§ **TASK**
While you copy the lines below, skip the pictures and keep the rest exact.

§ **RECORDED DATA**
------------------------------------------------------------

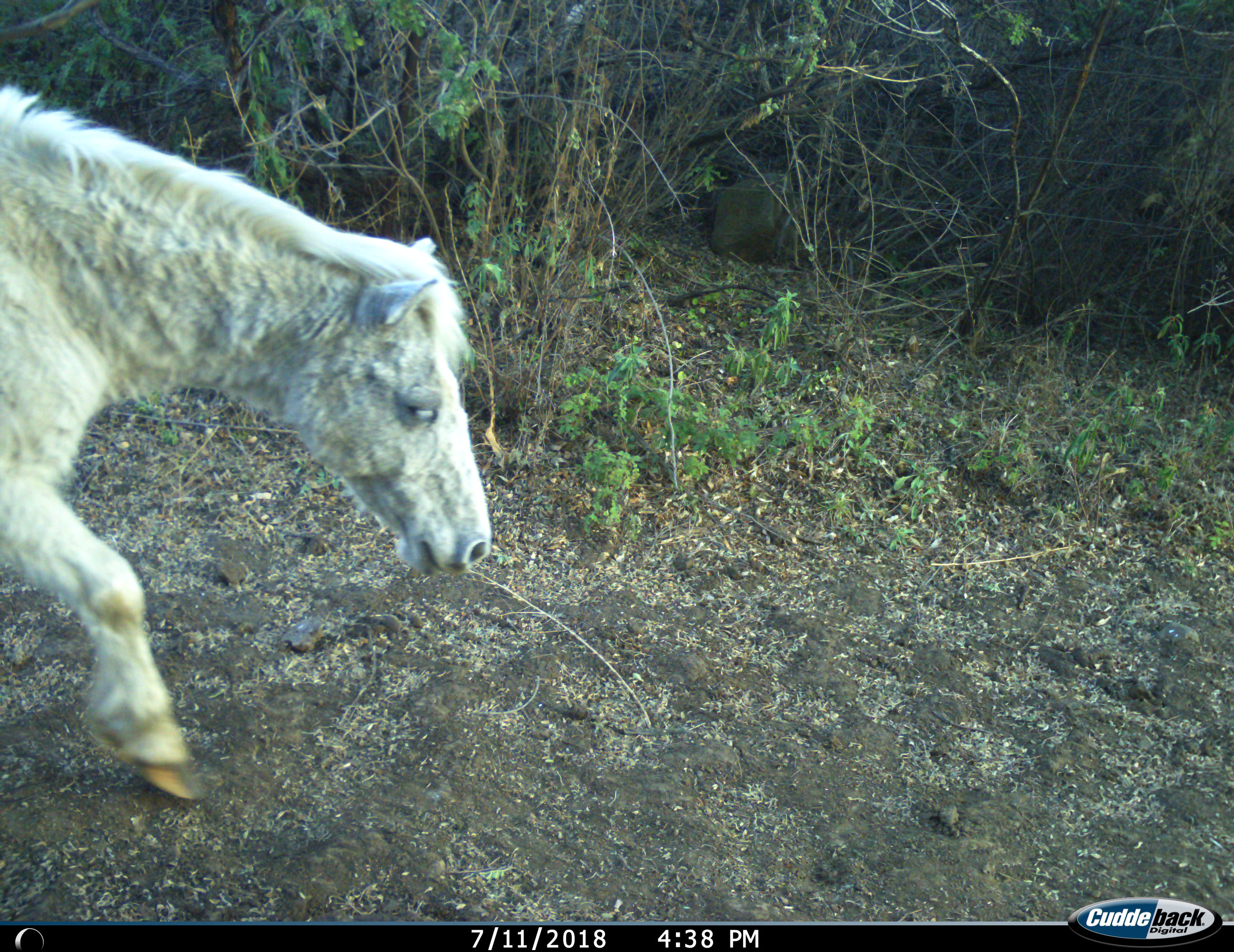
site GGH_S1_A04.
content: unidentified animal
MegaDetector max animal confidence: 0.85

------------------------------------------------------------

§ **WRITTEN ANSWER**
site GGH_S1_A04.
content: unidentified animal
MegaDetector max animal confidence: 0.85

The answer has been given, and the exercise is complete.